Search code examples
pythonnltkmwe

Python NLTK Train Data Set


I'm trying to train my NLTK model to recognize movie names (ex. "game of thrones") I have a text file where each line is a movie name.

How do I train my NLTK model to recognize these movie names if it sees it in a sentence during tokenization?

I searched around but found no resources. Any help is appreciated


Solution

  • It sounds like you are talking about training a named entity recognition (NER) model for movie names. To train an NER model in the traditional way, you'll need more than a list of movie names - you'll need a tagged corpus that might look something like the following (based on the 'dataset format' here):

    I PRP O
    like VBP O
    the DT O
    movie NN O
    Game NN B-MOV
    of IN I-MOV
    Thrones NN I-MOV
    . Punc O
    

    but going on for a very long time (say, minimum 10,000 words to give enough examples of movie names in running text). Each word is following by the part-of-speech (POS) tag, and then the NER tag. B-MOV indicates that 'Game' is the start of a movie name, and I-MOV indicates that 'of' and 'Thrones' are 'inside' a movie name. (By the way, isn't Game of Thrones a TV series as opposed to a movie? I'm just reusing your example anyway...)

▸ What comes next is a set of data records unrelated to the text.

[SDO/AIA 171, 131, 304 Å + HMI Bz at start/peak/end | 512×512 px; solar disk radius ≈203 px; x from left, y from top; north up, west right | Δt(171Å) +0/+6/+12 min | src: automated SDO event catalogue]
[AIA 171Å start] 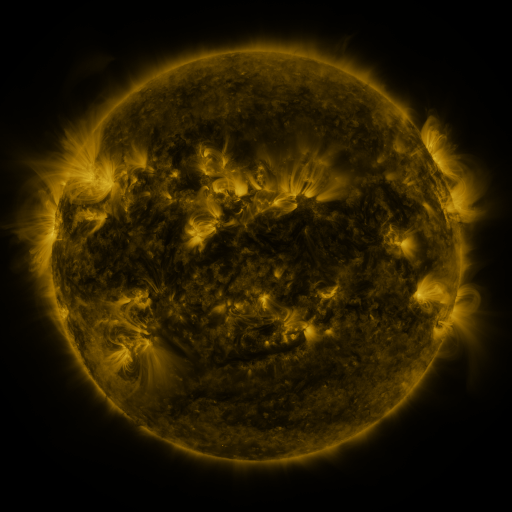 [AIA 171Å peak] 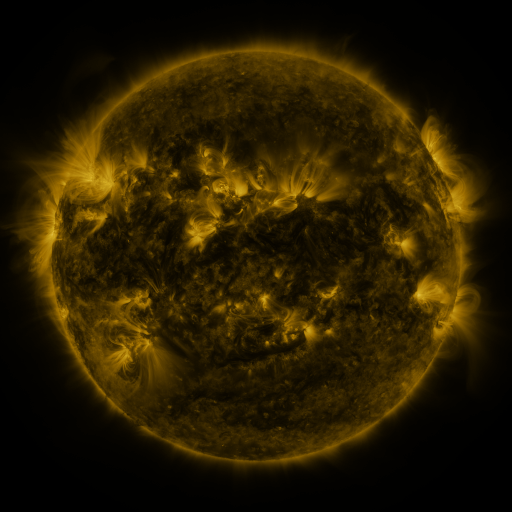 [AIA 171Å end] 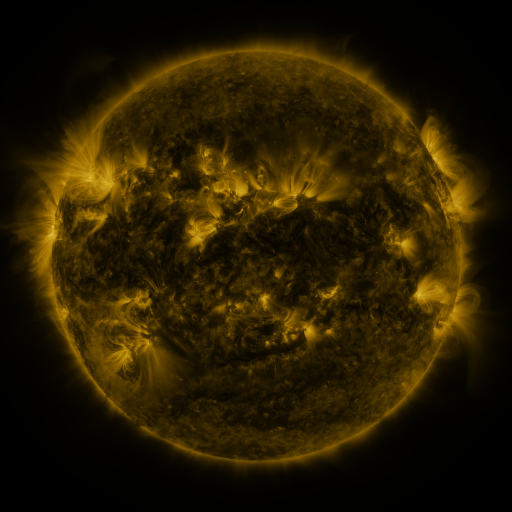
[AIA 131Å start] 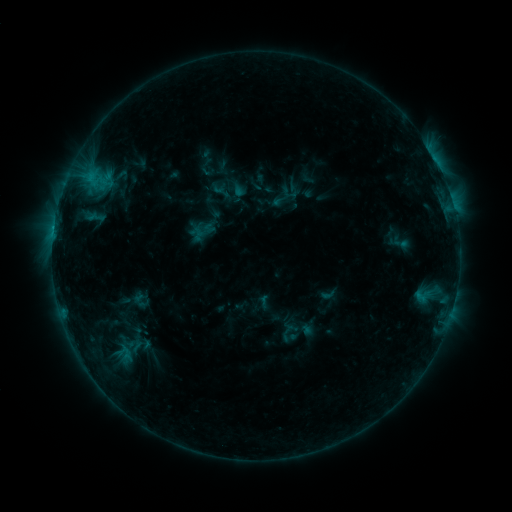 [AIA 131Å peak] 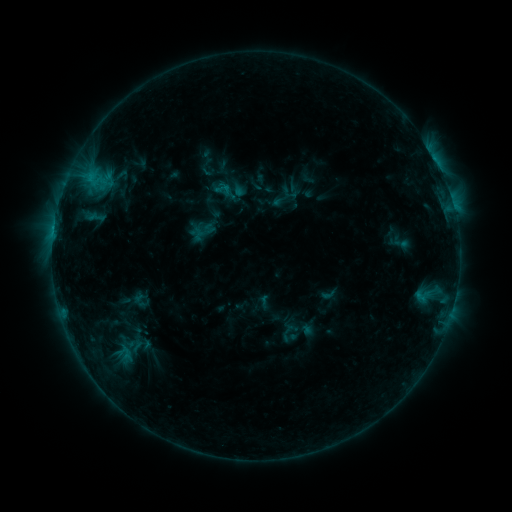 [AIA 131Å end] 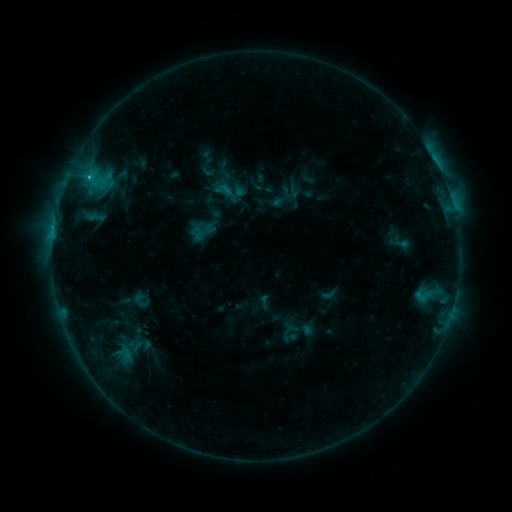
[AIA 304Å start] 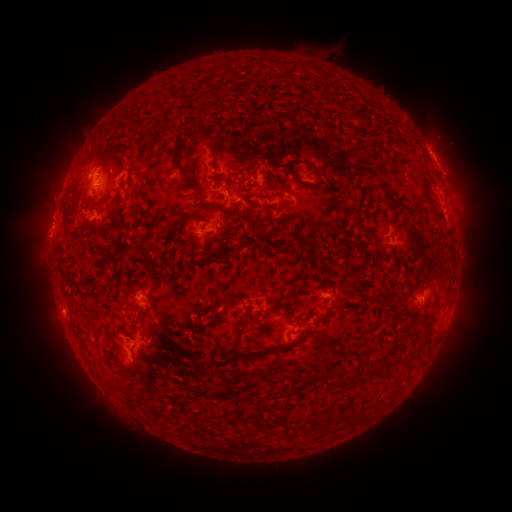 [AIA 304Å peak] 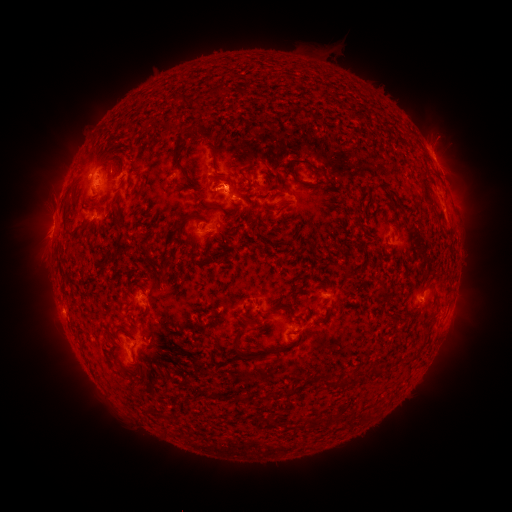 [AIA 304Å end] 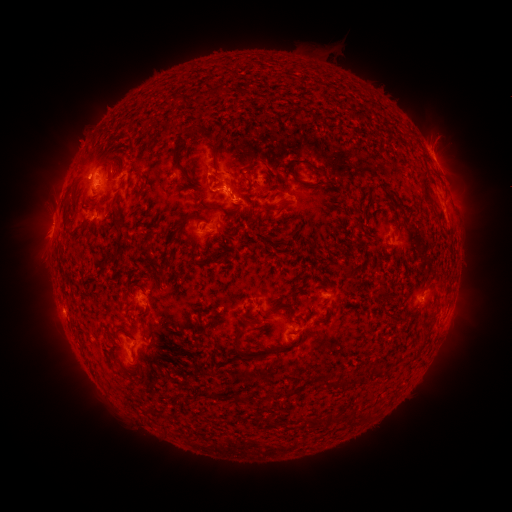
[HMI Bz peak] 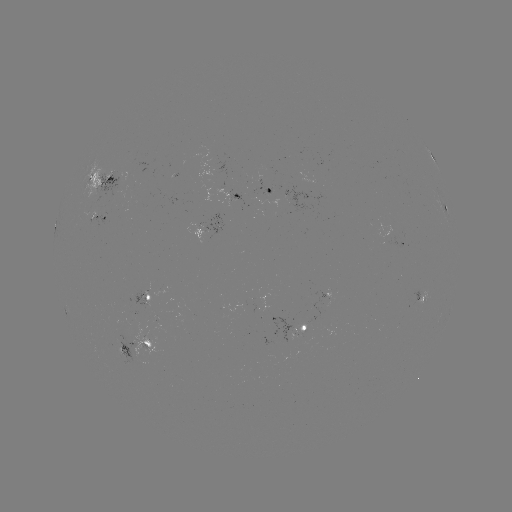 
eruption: (179, 157, 257, 233)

    How would you create this dataset? Annotating by hand. It is a laborious process, but this is how state-of-the-art NER systems are trained, because whether or not something should be detected as a movie name depending on the context in which it appears. For example, there is a Disney movie called 'Aliens', but the same word 'Aliens' is a movie title in the second sentence below but not the first.

    1. Aliens are hypothetical beings from other planets.
    2. I went to see Aliens last week.

    Tools like docanno exist to aid the annotation process. The dataset to be annotated should be selected depending on the final use case. For example, if you want to be able to find movie names in news articles, use a corpus of news articles. If you want to be able to find movie names in emails, use emails. If you want to be able to find movie names in any type of text, use a corpus with a wide range of different types of texts.

    This is a good place to get started if you decide to stick with training and NER model using NLTK, although some of the answers here suggest other libraries you might want to use, such as spaCy.

    Alternatively, if the whole tagging process sounds like too much work and you just want to use your list of movie names, look at fuzzy string matching. In this case, I don't think NLTK is the library to use as I'm not aware of any fuzzy string matching features in NLTK. You might instead use fuzzysearch as per the answer here.